Entries supplied:
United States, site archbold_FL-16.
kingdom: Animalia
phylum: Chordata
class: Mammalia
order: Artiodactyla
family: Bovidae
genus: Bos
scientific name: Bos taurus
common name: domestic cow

* * *

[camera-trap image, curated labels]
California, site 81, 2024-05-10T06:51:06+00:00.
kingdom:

---

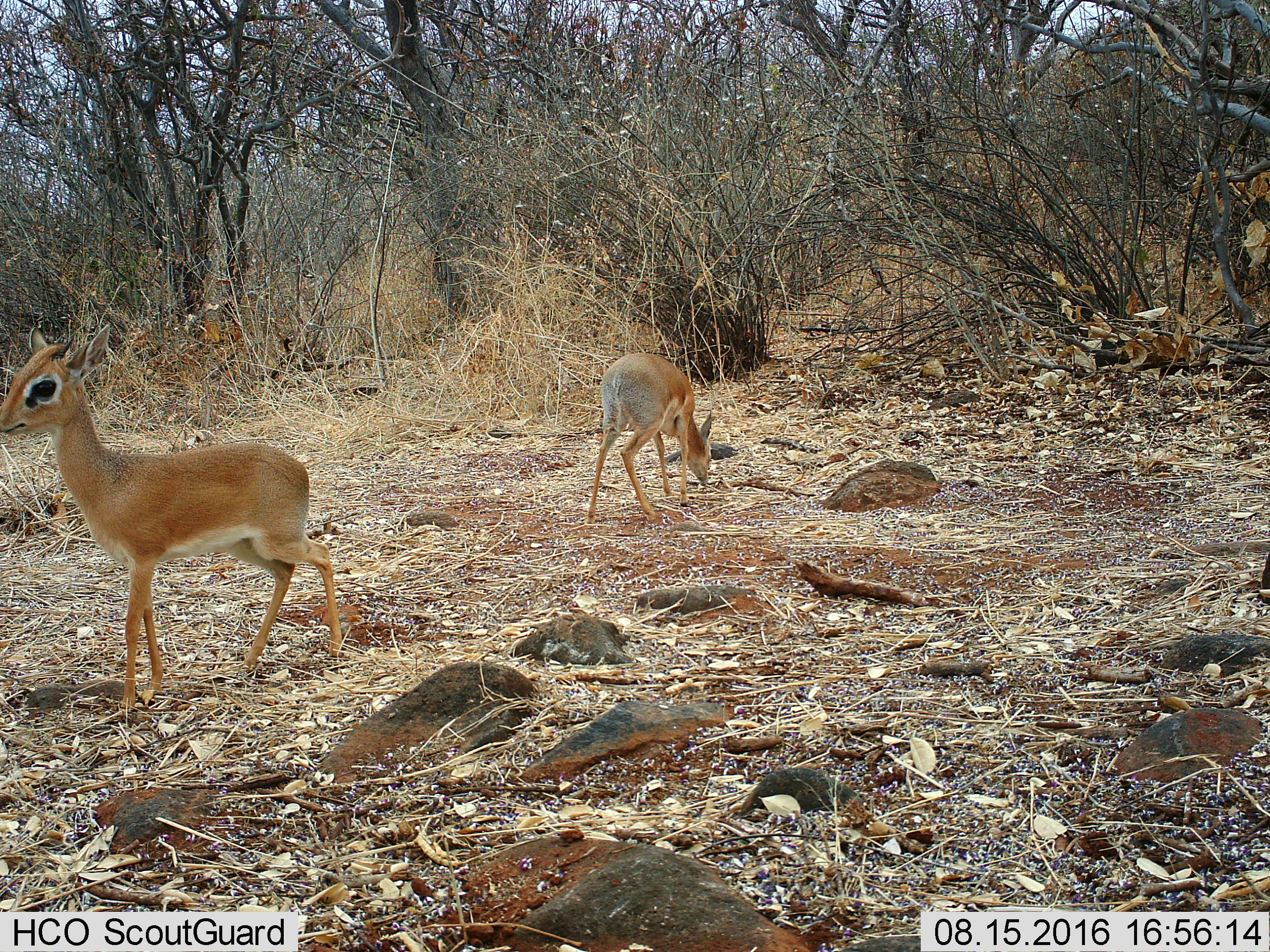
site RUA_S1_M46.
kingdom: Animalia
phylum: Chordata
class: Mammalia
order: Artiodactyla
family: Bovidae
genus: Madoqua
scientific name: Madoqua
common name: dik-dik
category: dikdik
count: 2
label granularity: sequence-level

What you need to do: Lines that contain the string "name" should be copied from the material above.

Reply:
scientific name: Bos taurus
common name: domestic cow
scientific name: Madoqua
common name: dik-dik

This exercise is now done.